→ Data excerpts:
::::::::::

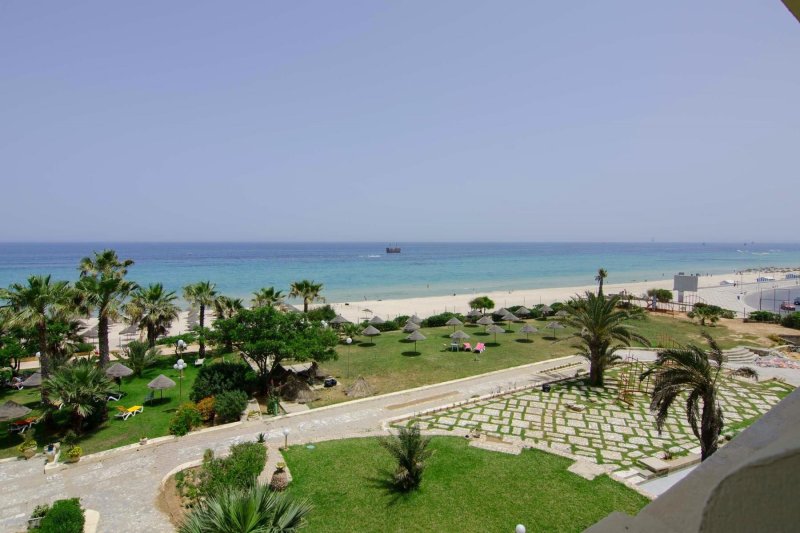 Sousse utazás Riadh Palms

::::::::::

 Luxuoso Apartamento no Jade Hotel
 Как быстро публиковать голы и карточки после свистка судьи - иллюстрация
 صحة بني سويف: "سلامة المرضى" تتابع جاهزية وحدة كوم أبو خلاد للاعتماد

::::::::::

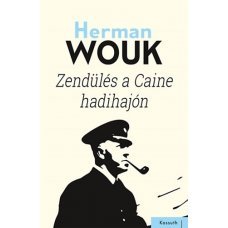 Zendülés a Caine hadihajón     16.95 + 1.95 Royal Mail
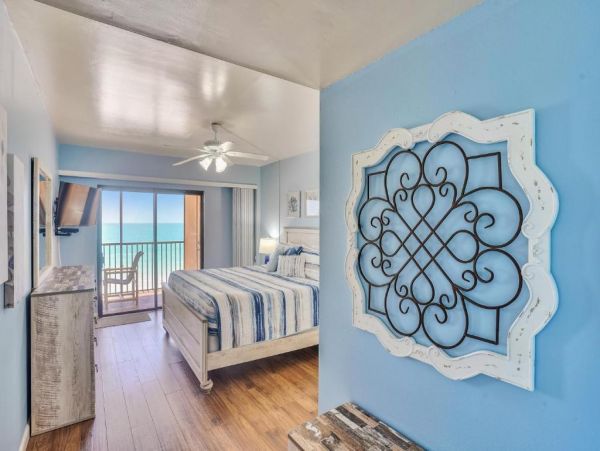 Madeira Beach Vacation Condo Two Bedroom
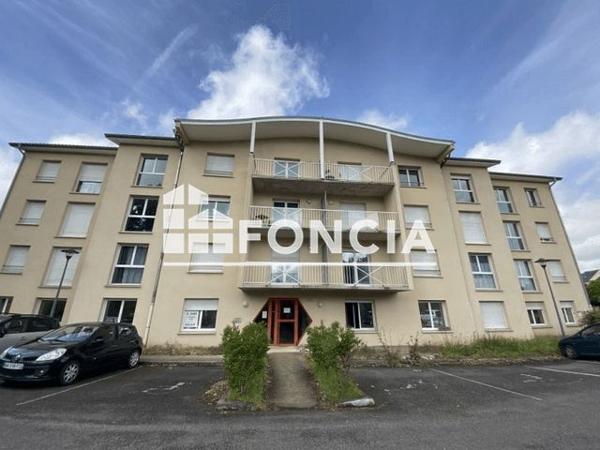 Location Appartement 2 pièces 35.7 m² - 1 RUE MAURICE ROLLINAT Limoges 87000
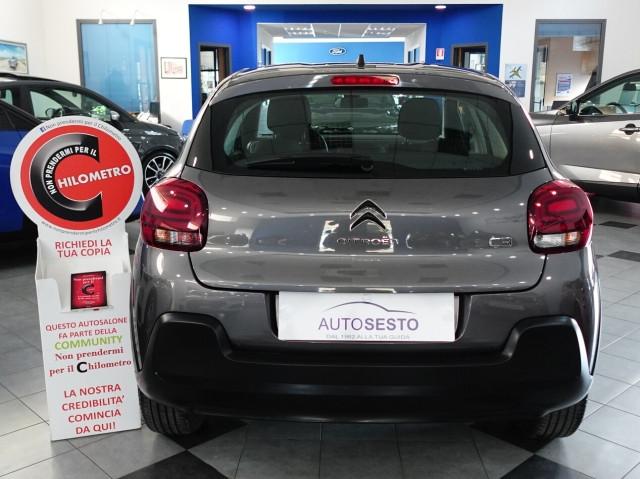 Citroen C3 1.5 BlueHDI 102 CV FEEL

::::::::::

→ Problem requirements: Return word for word the part of the records that opens with the line containing "Zendülés a Caine" and closes with the line containing "Citroen C3 1.5 BlueHDI 102 CV FEEL", including both of those lines. Leave the pictures out of your answer.

→ Task output:
 Zendülés a Caine hadihajón     16.95 + 1.95 Royal Mail
 Madeira Beach Vacation Condo Two Bedroom
 Location Appartement 2 pièces 35.7 m² - 1 RUE MAURICE ROLLINAT Limoges 87000
 Citroen C3 1.5 BlueHDI 102 CV FEEL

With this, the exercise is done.